● Goal of the exercise
A faithful copy of the entries is needed, one that leaves out the pictures.

● Data records

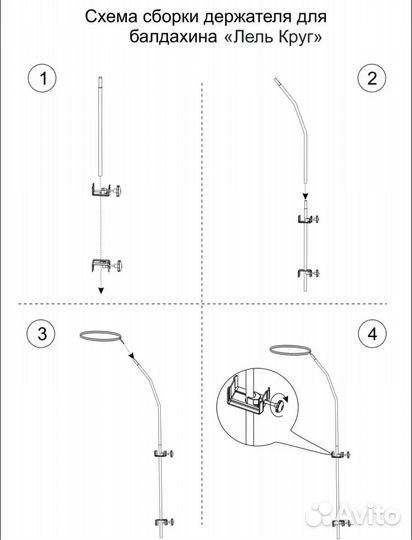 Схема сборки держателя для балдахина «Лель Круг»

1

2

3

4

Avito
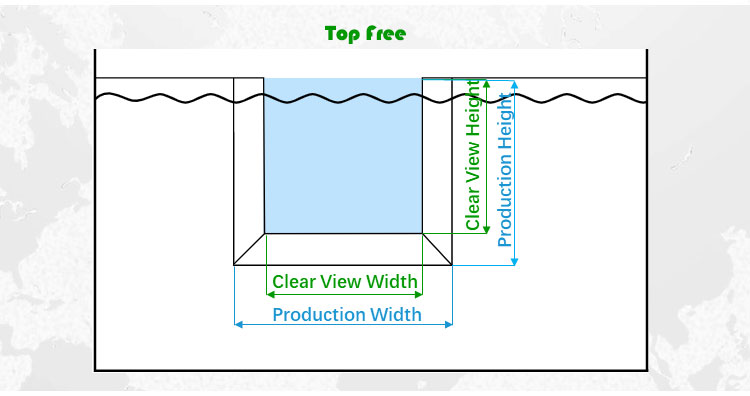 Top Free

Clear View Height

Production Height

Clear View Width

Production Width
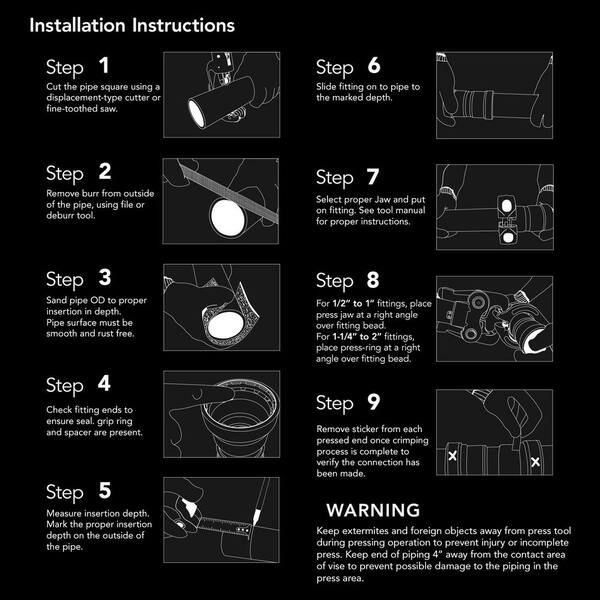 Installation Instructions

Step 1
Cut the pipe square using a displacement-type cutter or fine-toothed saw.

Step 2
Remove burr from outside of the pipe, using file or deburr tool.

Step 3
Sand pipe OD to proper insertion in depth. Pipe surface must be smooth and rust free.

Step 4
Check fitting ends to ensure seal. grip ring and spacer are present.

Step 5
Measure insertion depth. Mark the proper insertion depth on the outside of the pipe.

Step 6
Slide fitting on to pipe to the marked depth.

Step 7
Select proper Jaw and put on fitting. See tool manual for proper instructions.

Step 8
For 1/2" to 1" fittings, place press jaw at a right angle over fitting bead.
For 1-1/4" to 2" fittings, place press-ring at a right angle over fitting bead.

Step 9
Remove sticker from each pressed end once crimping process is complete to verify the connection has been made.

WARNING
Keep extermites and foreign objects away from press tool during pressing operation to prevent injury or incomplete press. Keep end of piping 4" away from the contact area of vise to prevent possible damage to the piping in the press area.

● Solution
 Схема сборки держателя для балдахина «Лель Круг»

1

2

3

4

Avito
 Top Free

Clear View Height

Production Height

Clear View Width

Production Width
 Installation Instructions

Step 1
Cut the pipe square using a displacement-type cutter or fine-toothed saw.

Step 2
Remove burr from outside of the pipe, using file or deburr tool.

Step 3
Sand pipe OD to proper insertion in depth. Pipe surface must be smooth and rust free.

Step 4
Check fitting ends to ensure seal. grip ring and spacer are present.

Step 5
Measure insertion depth. Mark the proper insertion depth on the outside of the pipe.

Step 6
Slide fitting on to pipe to the marked depth.

Step 7
Select proper Jaw and put on fitting. See tool manual for proper instructions.

Step 8
For 1/2" to 1" fittings, place press jaw at a right angle over fitting bead.
For 1-1/4" to 2" fittings, place press-ring at a right angle over fitting bead.

Step 9
Remove sticker from each pressed end once crimping process is complete to verify the connection has been made.

WARNING
Keep extermites and foreign objects away from press tool during pressing operation to prevent injury or incomplete press. Keep end of piping 4" away from the contact area of vise to prevent possible damage to the piping in the press area.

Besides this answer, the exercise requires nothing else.